+++ DATASET EXCERPTS

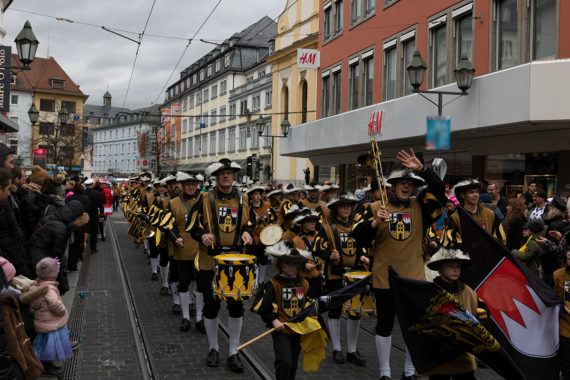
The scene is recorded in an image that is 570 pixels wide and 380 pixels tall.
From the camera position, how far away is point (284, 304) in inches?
208

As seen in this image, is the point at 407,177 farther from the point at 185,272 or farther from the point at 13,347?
the point at 13,347

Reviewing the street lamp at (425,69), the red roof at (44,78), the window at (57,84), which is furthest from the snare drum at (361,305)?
the window at (57,84)

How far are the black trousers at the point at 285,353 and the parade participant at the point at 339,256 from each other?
→ 5.40ft

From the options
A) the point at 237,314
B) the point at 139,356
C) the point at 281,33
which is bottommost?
the point at 139,356

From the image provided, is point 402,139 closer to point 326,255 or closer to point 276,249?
point 326,255

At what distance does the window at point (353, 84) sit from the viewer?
25953 mm

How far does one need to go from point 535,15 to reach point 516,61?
121 cm

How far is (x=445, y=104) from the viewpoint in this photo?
1673 cm

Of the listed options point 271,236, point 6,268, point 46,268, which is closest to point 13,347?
point 6,268

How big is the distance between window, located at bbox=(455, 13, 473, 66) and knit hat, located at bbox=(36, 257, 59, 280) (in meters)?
14.7

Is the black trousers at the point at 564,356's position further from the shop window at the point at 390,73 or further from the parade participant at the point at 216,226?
the shop window at the point at 390,73

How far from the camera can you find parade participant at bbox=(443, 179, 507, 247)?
23.3 feet

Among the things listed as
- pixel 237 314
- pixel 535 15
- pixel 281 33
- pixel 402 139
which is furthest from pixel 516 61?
pixel 281 33

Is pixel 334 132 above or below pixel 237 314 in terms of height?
above
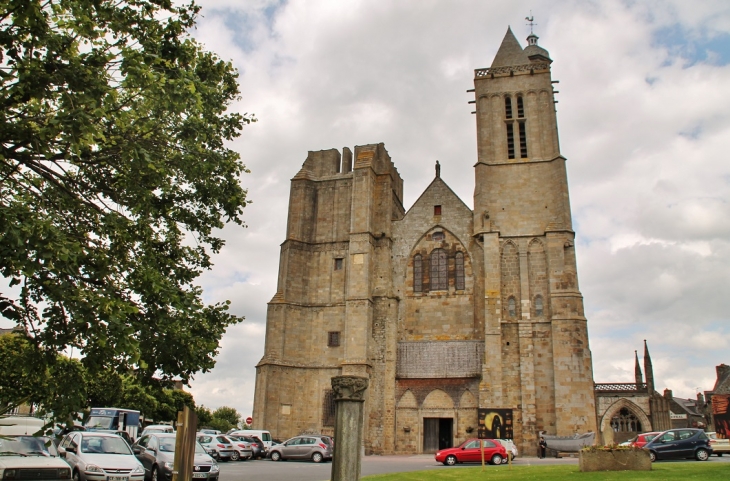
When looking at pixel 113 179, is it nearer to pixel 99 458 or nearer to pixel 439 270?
pixel 99 458

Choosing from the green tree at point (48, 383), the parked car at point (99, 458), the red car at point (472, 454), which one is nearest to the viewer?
the green tree at point (48, 383)

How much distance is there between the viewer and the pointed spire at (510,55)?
38.9 meters

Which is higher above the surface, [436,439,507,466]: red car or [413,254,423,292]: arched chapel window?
[413,254,423,292]: arched chapel window

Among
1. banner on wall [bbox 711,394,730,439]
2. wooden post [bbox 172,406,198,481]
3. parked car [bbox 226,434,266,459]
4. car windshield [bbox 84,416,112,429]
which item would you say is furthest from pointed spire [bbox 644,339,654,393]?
wooden post [bbox 172,406,198,481]

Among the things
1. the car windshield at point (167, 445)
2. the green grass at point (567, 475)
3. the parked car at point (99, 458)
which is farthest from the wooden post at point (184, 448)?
the car windshield at point (167, 445)

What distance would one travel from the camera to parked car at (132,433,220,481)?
1522 centimetres

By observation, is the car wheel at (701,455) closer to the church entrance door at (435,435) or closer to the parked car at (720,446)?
the parked car at (720,446)

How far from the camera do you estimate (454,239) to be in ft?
117

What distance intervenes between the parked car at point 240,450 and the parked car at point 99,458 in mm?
11330

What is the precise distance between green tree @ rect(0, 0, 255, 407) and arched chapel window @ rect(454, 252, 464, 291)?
2306 centimetres

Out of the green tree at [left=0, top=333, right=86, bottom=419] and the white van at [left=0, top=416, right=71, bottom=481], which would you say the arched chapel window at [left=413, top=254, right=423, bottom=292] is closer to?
the white van at [left=0, top=416, right=71, bottom=481]

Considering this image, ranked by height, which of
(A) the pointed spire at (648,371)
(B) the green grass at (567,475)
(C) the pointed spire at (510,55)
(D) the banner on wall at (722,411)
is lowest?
(B) the green grass at (567,475)

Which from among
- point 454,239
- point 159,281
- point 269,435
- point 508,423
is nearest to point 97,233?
point 159,281

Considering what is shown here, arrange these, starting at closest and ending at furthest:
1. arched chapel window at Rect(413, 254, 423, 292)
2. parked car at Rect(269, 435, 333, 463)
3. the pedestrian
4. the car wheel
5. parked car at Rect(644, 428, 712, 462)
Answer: parked car at Rect(644, 428, 712, 462)
the car wheel
parked car at Rect(269, 435, 333, 463)
the pedestrian
arched chapel window at Rect(413, 254, 423, 292)
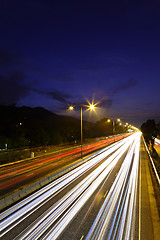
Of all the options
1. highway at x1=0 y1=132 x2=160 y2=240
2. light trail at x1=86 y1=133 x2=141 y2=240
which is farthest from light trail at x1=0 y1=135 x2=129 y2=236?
light trail at x1=86 y1=133 x2=141 y2=240

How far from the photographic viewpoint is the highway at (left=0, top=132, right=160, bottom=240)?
6.57 m

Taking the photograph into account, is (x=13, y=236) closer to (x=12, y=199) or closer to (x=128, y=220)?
(x=12, y=199)

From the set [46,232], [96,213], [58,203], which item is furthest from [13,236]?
[96,213]

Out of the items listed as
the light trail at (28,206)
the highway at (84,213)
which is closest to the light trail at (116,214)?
the highway at (84,213)

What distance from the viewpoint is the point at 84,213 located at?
813 centimetres

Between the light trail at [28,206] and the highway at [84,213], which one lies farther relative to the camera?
the light trail at [28,206]

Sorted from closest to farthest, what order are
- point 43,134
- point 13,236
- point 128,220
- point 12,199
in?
1. point 13,236
2. point 128,220
3. point 12,199
4. point 43,134

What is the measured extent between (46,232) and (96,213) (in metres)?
2.92

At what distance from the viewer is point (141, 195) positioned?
10.5m

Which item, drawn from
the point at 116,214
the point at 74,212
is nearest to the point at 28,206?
the point at 74,212

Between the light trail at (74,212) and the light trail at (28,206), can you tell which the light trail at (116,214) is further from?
the light trail at (28,206)

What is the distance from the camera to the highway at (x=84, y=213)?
21.6 ft

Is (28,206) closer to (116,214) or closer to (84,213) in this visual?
(84,213)

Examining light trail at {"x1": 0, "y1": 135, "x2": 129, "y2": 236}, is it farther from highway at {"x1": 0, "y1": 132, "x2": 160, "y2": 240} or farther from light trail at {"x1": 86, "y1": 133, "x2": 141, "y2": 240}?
light trail at {"x1": 86, "y1": 133, "x2": 141, "y2": 240}
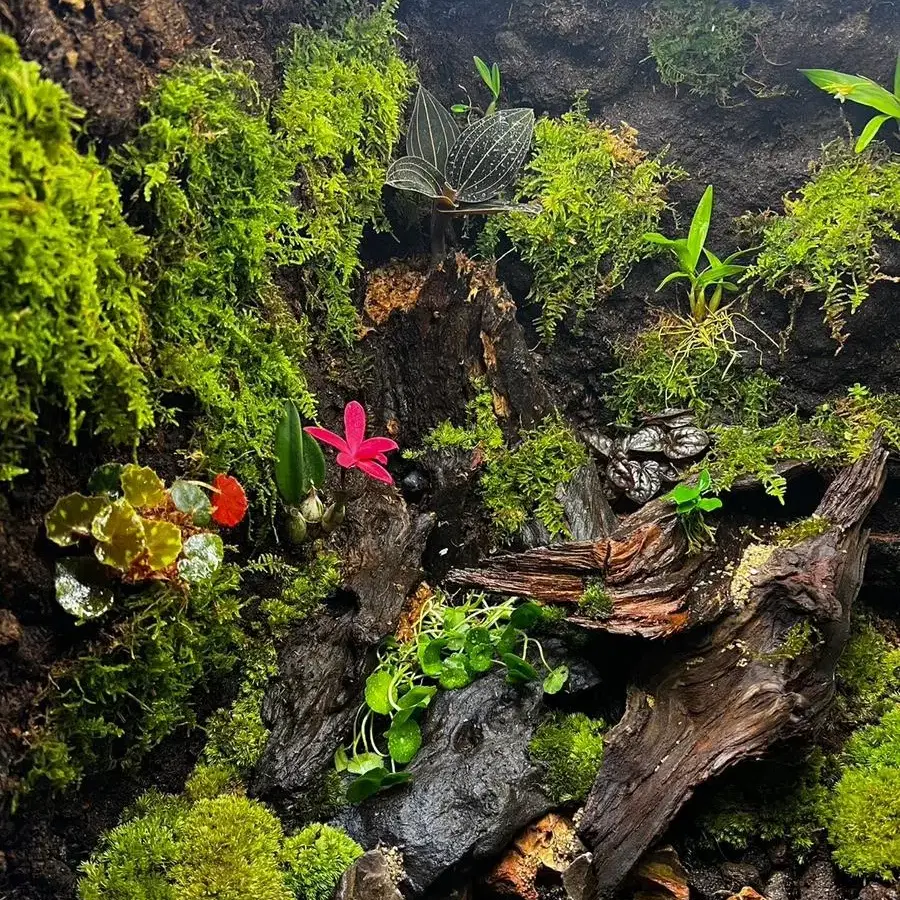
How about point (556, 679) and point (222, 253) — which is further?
point (556, 679)

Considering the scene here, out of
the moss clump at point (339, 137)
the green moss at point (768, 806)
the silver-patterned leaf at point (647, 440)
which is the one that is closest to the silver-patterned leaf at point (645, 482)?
the silver-patterned leaf at point (647, 440)

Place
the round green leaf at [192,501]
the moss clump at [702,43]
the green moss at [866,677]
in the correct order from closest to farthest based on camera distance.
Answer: the round green leaf at [192,501]
the green moss at [866,677]
the moss clump at [702,43]

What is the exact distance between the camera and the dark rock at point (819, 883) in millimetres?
2184

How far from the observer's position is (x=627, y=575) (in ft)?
8.29

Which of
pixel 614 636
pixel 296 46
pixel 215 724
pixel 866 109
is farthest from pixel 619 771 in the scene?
pixel 866 109

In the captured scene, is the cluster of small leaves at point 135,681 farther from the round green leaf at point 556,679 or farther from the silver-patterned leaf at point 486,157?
the silver-patterned leaf at point 486,157

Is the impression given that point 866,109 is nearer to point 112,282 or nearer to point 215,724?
point 112,282

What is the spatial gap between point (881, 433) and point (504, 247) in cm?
188

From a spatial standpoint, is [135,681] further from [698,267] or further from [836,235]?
[836,235]

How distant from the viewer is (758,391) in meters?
3.23

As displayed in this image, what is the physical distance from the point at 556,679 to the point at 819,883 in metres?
0.98

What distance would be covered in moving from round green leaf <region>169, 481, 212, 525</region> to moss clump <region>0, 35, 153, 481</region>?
0.65ft

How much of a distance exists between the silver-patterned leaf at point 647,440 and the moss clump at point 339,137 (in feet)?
4.25

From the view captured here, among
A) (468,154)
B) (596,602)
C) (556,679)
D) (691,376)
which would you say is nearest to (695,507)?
(596,602)
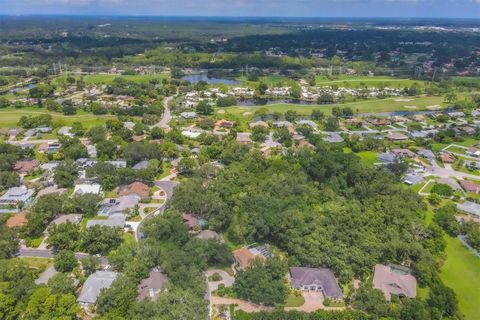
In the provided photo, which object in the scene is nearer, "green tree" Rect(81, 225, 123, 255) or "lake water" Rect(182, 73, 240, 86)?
"green tree" Rect(81, 225, 123, 255)

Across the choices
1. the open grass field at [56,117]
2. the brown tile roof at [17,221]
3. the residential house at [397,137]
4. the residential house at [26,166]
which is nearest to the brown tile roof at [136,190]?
the brown tile roof at [17,221]

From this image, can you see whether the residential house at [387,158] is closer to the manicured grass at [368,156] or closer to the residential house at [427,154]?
the manicured grass at [368,156]

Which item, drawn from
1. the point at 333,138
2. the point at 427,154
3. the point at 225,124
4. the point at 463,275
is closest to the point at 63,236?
the point at 463,275

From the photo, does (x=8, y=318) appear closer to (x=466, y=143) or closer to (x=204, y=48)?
(x=466, y=143)

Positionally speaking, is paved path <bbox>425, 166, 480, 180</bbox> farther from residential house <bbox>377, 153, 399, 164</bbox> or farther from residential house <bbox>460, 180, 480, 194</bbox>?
residential house <bbox>377, 153, 399, 164</bbox>

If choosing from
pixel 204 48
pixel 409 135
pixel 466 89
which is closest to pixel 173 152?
pixel 409 135

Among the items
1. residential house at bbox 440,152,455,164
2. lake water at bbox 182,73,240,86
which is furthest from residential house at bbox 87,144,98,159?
lake water at bbox 182,73,240,86

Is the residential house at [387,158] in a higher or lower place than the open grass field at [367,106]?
higher
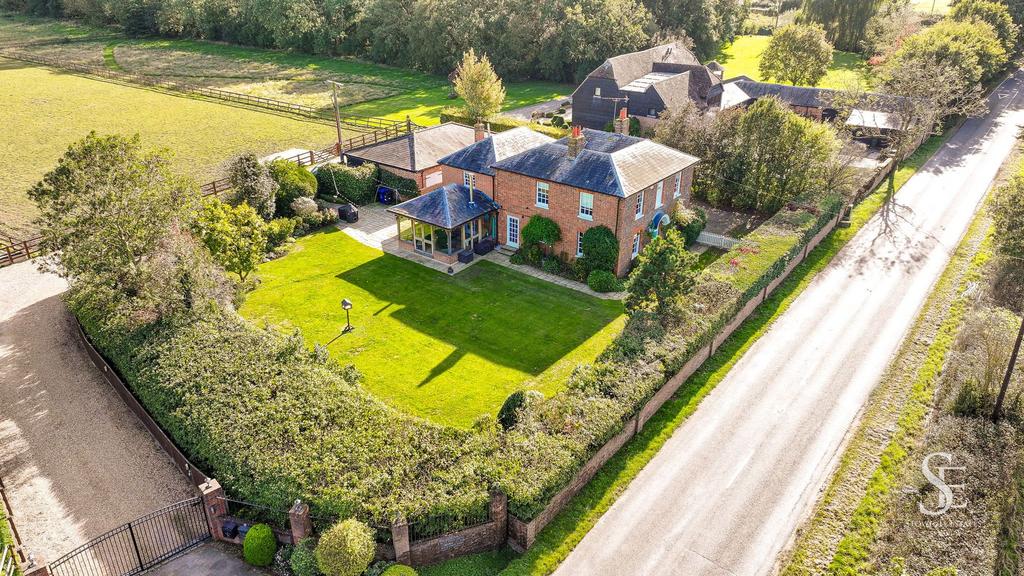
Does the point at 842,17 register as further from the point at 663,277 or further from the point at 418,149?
the point at 663,277

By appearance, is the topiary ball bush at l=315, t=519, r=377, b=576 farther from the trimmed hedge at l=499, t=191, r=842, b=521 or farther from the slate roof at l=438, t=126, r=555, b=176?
the slate roof at l=438, t=126, r=555, b=176

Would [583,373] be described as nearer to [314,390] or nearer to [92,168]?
[314,390]

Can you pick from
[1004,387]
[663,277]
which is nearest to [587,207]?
[663,277]

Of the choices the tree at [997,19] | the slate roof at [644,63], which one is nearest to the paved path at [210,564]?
the slate roof at [644,63]

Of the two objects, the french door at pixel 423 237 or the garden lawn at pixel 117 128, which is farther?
the garden lawn at pixel 117 128

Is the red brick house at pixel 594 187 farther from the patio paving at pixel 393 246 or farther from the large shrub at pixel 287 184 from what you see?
the large shrub at pixel 287 184

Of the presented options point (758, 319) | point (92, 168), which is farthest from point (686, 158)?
point (92, 168)
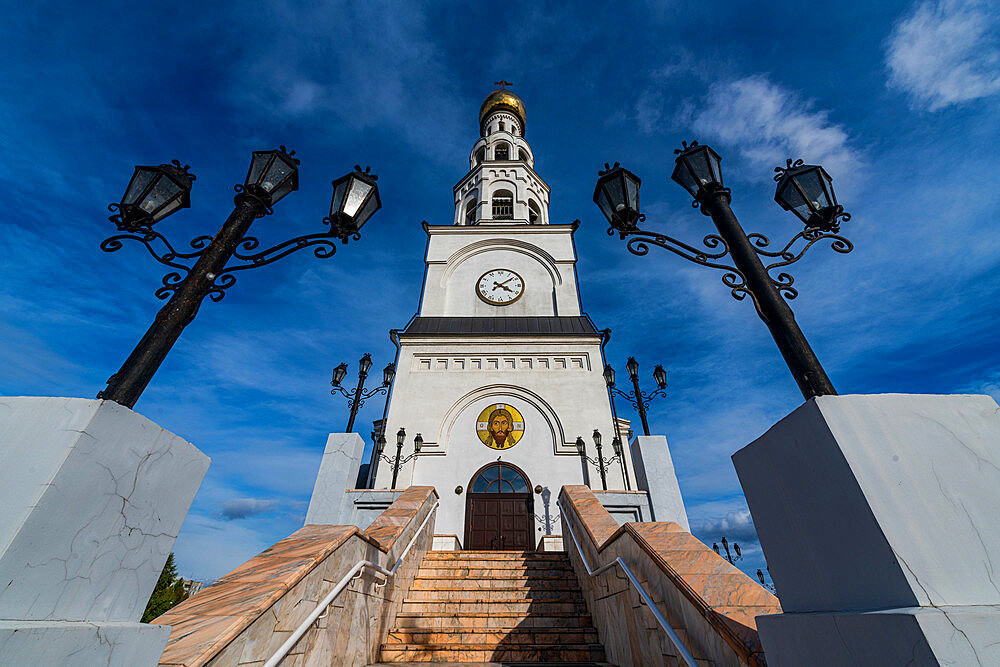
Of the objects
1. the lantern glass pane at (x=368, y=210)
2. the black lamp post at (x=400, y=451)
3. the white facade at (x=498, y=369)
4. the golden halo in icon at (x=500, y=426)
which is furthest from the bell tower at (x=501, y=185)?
the lantern glass pane at (x=368, y=210)

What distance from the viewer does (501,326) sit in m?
15.8

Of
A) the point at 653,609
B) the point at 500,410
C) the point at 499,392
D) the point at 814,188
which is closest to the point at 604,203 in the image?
the point at 814,188

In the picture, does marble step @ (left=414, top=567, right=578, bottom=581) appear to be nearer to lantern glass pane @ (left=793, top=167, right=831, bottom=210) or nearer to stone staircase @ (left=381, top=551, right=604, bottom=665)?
stone staircase @ (left=381, top=551, right=604, bottom=665)

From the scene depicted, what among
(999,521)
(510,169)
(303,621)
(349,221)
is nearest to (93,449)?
(303,621)

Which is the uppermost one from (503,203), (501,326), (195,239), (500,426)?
(503,203)

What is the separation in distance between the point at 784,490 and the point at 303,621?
3.43m

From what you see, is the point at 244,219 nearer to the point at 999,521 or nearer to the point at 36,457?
the point at 36,457

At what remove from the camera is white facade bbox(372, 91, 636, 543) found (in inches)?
491

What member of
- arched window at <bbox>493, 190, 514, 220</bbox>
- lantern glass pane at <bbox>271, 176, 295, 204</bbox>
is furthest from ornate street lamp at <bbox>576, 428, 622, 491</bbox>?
arched window at <bbox>493, 190, 514, 220</bbox>

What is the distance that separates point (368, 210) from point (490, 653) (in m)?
5.03

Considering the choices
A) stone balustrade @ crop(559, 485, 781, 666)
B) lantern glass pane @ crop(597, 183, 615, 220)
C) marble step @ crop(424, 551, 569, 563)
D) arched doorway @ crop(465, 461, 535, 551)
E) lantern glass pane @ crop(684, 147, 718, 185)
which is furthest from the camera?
arched doorway @ crop(465, 461, 535, 551)

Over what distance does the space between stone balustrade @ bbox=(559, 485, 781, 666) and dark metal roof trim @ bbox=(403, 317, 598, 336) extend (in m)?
10.3

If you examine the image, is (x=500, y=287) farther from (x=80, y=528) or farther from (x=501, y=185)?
(x=80, y=528)

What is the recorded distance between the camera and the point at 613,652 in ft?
14.0
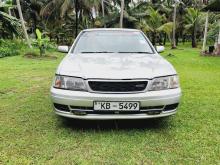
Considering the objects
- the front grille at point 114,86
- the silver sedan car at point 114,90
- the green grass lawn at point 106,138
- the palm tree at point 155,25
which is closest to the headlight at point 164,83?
the silver sedan car at point 114,90

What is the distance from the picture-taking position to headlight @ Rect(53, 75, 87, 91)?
4215mm

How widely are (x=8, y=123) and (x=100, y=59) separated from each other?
1.69 metres

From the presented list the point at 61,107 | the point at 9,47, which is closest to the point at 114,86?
the point at 61,107

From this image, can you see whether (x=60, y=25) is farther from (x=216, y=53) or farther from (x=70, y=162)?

++++++

▶ **EXERCISE PROMPT**
Copy the data above word for word, from the line containing "Which is the uppermost" through the last line of the data, including both. Leave the pictures out.

▶ **OUTPUT FOR THIS EXERCISE**
Which is the uppermost one from (503,203), (501,326), (195,239), (500,426)?
(503,203)

What is the separation in distance between the point at 784,490 and the point at 303,621?
3.43m

From what you see, is the point at 244,219 nearer to the point at 999,521 or nearer to the point at 36,457?
the point at 36,457

At what remove from the camera is white facade bbox(372, 91, 636, 543) found (in inches)?
491

What member of
- arched window at <bbox>493, 190, 514, 220</bbox>
- lantern glass pane at <bbox>271, 176, 295, 204</bbox>
is furthest from ornate street lamp at <bbox>576, 428, 622, 491</bbox>?
arched window at <bbox>493, 190, 514, 220</bbox>

What is the distance that separates point (368, 210) from point (490, 653) (in m)?
5.03

Considering the choices
A) stone balustrade @ crop(559, 485, 781, 666)
B) lantern glass pane @ crop(597, 183, 615, 220)
C) marble step @ crop(424, 551, 569, 563)
D) arched doorway @ crop(465, 461, 535, 551)
E) lantern glass pane @ crop(684, 147, 718, 185)
which is furthest from the camera?
arched doorway @ crop(465, 461, 535, 551)

Over what distance does the space between stone balustrade @ bbox=(559, 485, 781, 666) and dark metal roof trim @ bbox=(403, 317, 598, 336) extend (in m)?
10.3

If you examine the image, is (x=500, y=287) farther from (x=80, y=528) or farther from (x=501, y=185)?
(x=80, y=528)

What is the recorded distance between the camera and the point at 613,652 in ft?
14.0
Considering the objects
- the front grille at point 114,86
- the silver sedan car at point 114,90
- the green grass lawn at point 106,138
- the palm tree at point 155,25
which is closest to the headlight at point 164,83?
the silver sedan car at point 114,90

What is the distance from the picture-taking position to headlight @ Rect(53, 75, 87, 91)?
4215mm

How widely are (x=8, y=123) and (x=100, y=59) separated from each other?
1.69 metres

From the presented list the point at 61,107 | the point at 9,47, which is closest to the point at 114,86?
the point at 61,107

From this image, can you see whether (x=60, y=25) is farther from (x=216, y=53) or farther from (x=70, y=162)?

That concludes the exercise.